What this shows us is that over the last 3 years we’ve seen stations with more rain than before – we have several stations past the 1600 mark while there’s only been 2 stations reaching the 1600 mark over the last 30 years. Of course, there is a possibility of these being outliers (once off events) however when we look at where the spikes are in 2017 and 2019, there are more stations getting less rain than when we compare it to the mean. Could this point to wetter winters and drier summers?

February was a wet month, right?

Come to think of it, it rained almost every day in February. Coming back to our friend the boxplot and by isolating data for February, we can see that there was nearly 3 times more rain across the nation in February 2020 when compared to February of previous years.

but May has been really dry?

By following the same method as above, we can see that May 2020 was drier than previous years, with the median almost half of what’s expected for this time of year. We can also see that there’s been a consistent drop in rainfall in May over the last 4 years and perhaps it’s figures like this that raises concerns over the possibility of a drought in Ireland in the months to come (apologies for the doomsday rhetoric!).

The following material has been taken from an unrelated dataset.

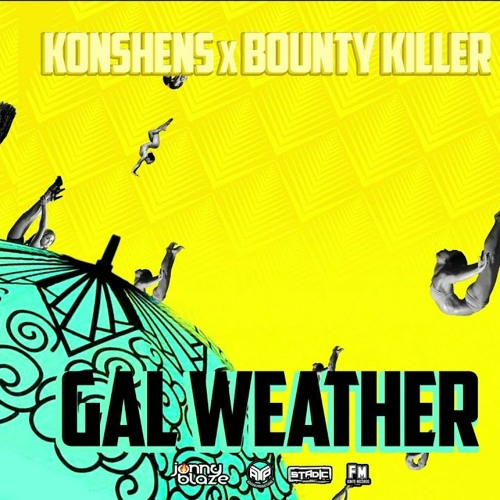DOWNLOAD Bounty Killer & Konshens – Gal Weather (More Gal) MP3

average rainfall per month – an alternative view

Heatmaps are another useful tool for showing the variety in data over time through the use of size representation or colour coding (as is the case in the above heatmap). Each block represents the average rainfall for each station and month colour coded relative to all other stations and months. The darker blue represents a high volume of rain while the light yellow represents a low volume of rain as represented on the color scale on the right of the heatmap. Taking the bottom left corner block as an example- it shows that Valentia in January has a high volume of rain when compared to Athenry in January (the top left corner block). Taking a look at our wettest and driest stations again – we can see it’s pretty wet all year round in Newport apart from June while it’s fairly dry all year round in Phoenix Park.

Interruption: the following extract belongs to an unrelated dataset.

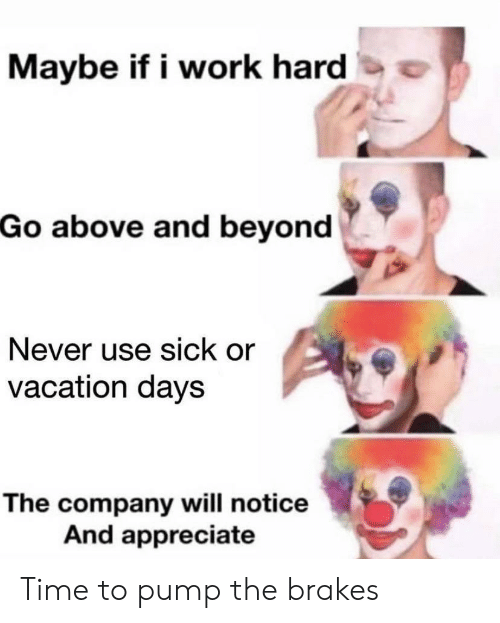 Work, Appreciate, and Time: Maybe if i work hard  Go above and beyond  Never use sick or  vacation days  The company will notice  And appreciate Time to pump the brakes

what’s the relationship between rain and air temperature?

Exploring the relationship between air temperature and rain on an aggregated level is tricky because the air temperature figures used in this dataset are averages per month while the rain is the total rainfall measurement. This is an example of how analysis can be skewed and it’s something readers should be aware of when reading any type of analysis, but we’ll plough on here anyway.

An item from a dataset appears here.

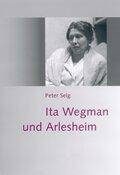 Ita Wegmans und Arlesheim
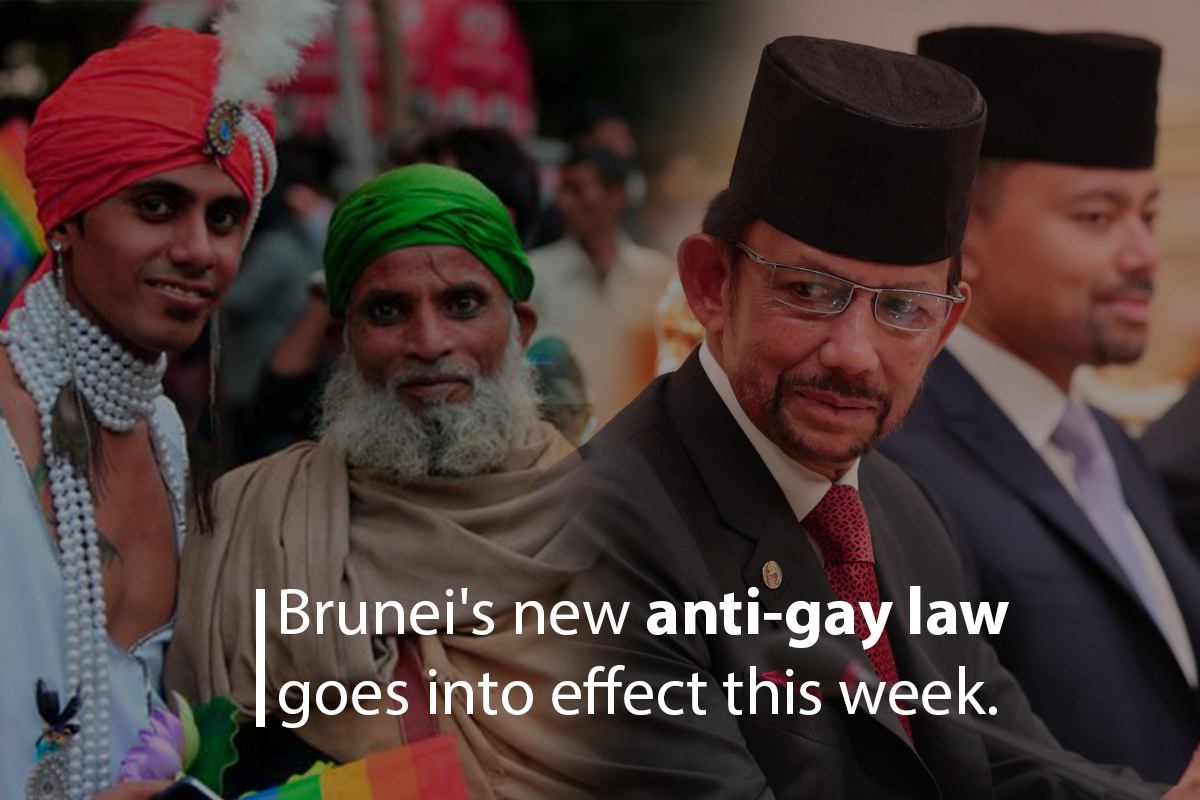 Brunei's Anti-gay Law will go to Effect in Current Week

The graph to the left is a scatterplot. Each point on the graph represents a station’s average total rainfall and average air temperature grouped by month over the last 30 years. There are 25 stations and 12 months, giving us 300 individual points in total.

‘Grouped by month’ in this case means that all points that are from the same month have the same colour. For instance, all points for January are coloured pink while those for September are blue. By grouping them like this we can easily see that the relationship between total rainfall and average temperature varies depending on what month it is. Unsurprisingly, winter and spring months bring lower temperatures and a mix of high and low volumes of rainfall while summer and early autumn months bring higher temperatures with lower rainfall.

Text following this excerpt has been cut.